Which companies are sensitive to the outcomes? We are not recommending these as immediate buys or sells. We are suggesting that these companies over this critical period may be more volatile.

a) “Remain” sensitives ie remaining in the UK will positively impact business.

Company Revenue Currency Sector Reasoning Px. Target (p)
Berkeley Grp STG Property ↑ demand for £1m+ flats 3300
IAG EUR Airlines ↑ £ hence more UK travel 550
Land Securities STG Property ↑unblocking of commercial property M&A 1200
Lookers STG Autos ↓€ ↑£ so cheap EU imports 145
Persimmon STG Property ↑ demand for £1m+ houses 2100
Savills STG Property ↑ volumes in London 800
TUI EUR Leisure ↑£ ↑demand for EU holidays 1100
Thomas Cook STG Leisure ↑£ ↑demand for EU holidays 75

“Indifferent” ie have a) UK business is small relative to global operations/ no direct business impact – (this is not to say there will be zero short- term impact) b) takeover completion is near c) profits mainly derived in the USA.

Company Revenue Currency Sector Reasoning Px.Target (p)
BHP Billiton USD Mining Near zero exposure to UK 1000
Carnival Corp USD Leisure Primarily US based 3500
Coca Cola HBC EUR Packaging EU based business 1500
Dignity STG Services No impact on funerals 2500
GSK USD Pharma Global business, little impact 1400
Inmarsat USD Telecoms Marine “satcom” no impact 800
Mediclinic STG Hospitals SA/UAE business no impact 900
Mondi EUR Packaging SA/ EU main area of business 1300
Old Mutual STG Insurance 2018 demerger on track 200
SAB Miller USD Beverages £44 ps cash+$0.9375 div 4465

“Leave” consist primarily of a) companies that will benefit from a weaker sterling against other currencies because business is mostly based ex-UK or b) Unhedged overseas asset base.
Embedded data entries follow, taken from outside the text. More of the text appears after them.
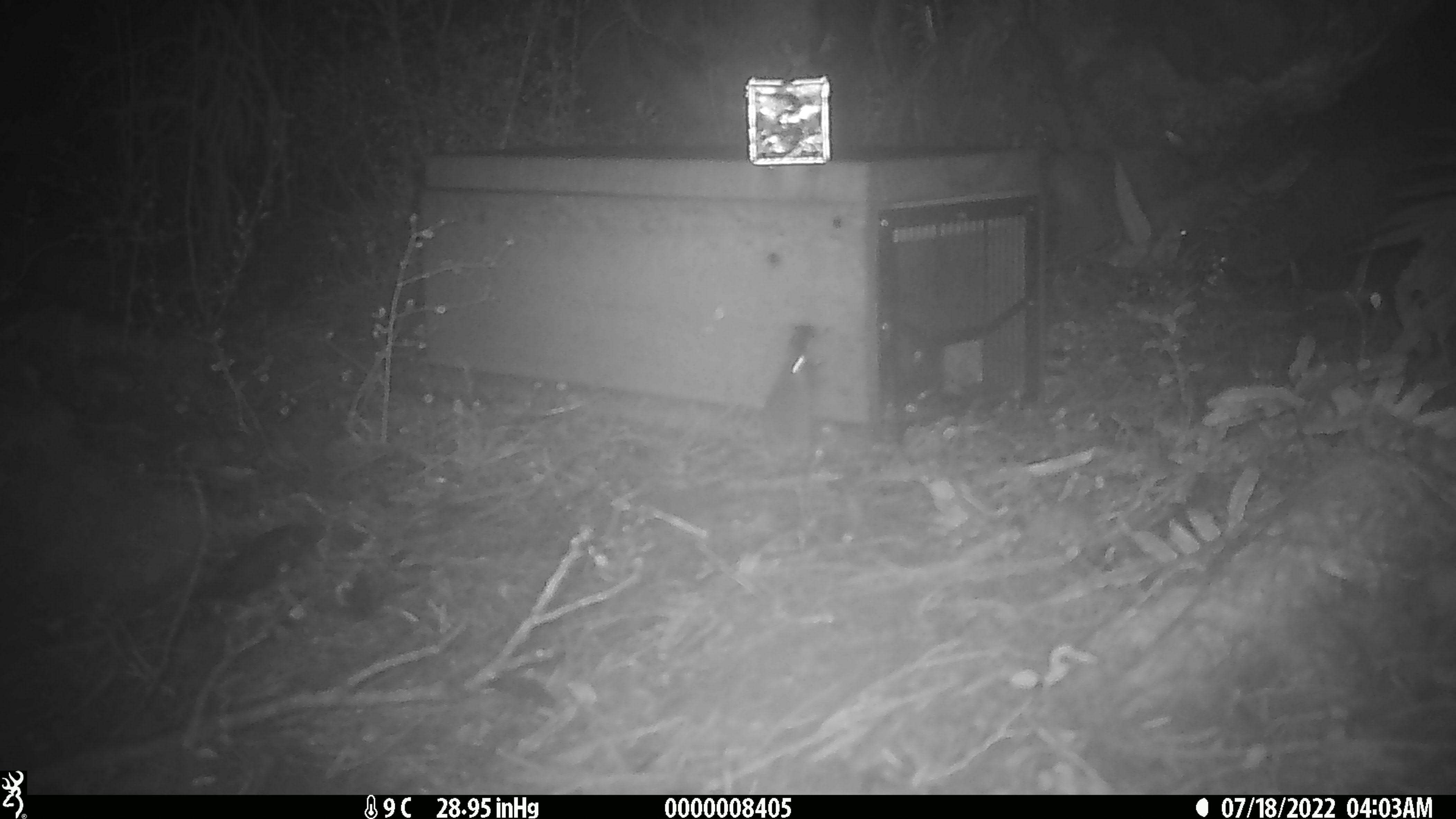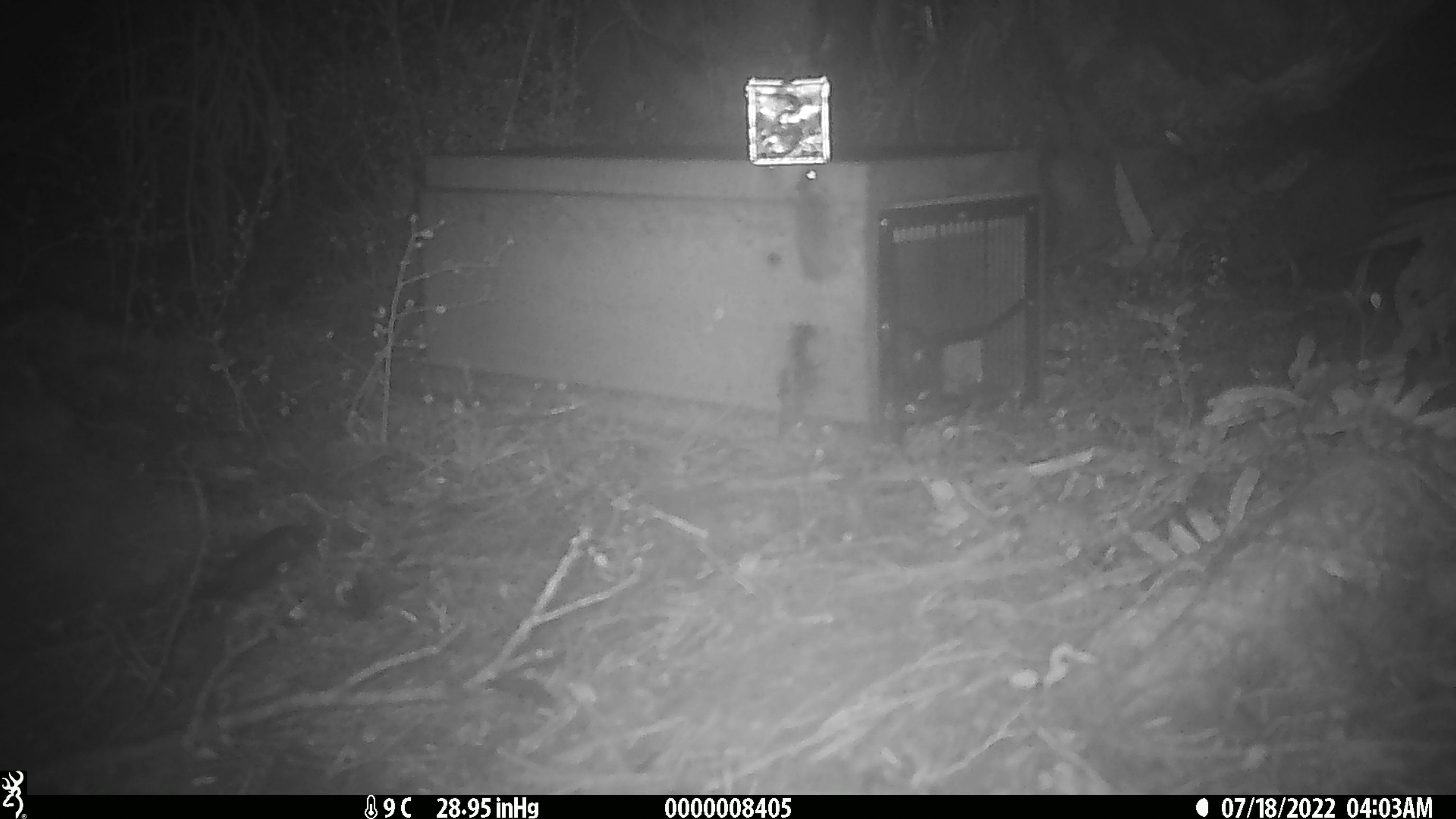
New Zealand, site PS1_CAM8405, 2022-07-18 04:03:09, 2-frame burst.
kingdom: Animalia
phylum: Chordata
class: Mammalia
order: Rodentia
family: Muridae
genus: Mus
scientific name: Mus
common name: mouse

Company Revenue Currency Sector Reasoning Px.Target (p)
Diageo STG Beverages ↓£ lifts US/EU/RoW profit 1850
First Group STG Transport ↓£ lifts US based First Student 105
ICAP STG Finance ↑volatility in Treasuries 430
JPM America STG Inv. Trust ↓£/ $; trust is USD assets 300
JPM Japan STG Inv. Trust ↓ £/¥ ; trust is Yen assets 350
RSA STG Insurance ↓£ lifts Canada/EU profit 475
PZ Cussons STG Healthcare ↓£ boosts Nigeria/US/Asia 320

Conclusion

Just to clarify we are saying the above companies either have sensitivity to “Remain” or little or no sensitivity or will benefit from a “Leave” result.

We are also concerned about a very narrow, marginal result (<1% difference) that would pressure the government to hold another referendum at a later stage in this Parliament.

It is an old adage that markets “climb a wall of worry” – we have had investor concerns over the risks related to “Brexit” for over six months. People rightly yearn for a UK when elected governments made the major decisions rather than bouncing them back to the electorate. Maybe there will be a referendum over the Heathrow airport extensions?

By mid-July the EU vote will be “water under the bridge” and investors will have found other issues to focus on such as the path for higher US interest rates and the US Presidential Election in November 2016.

Maybe the real issue is the slowdown in global GDP and the impact of the apparent backfiring of central bank asset purchase programmes (let’s leave that for another day)!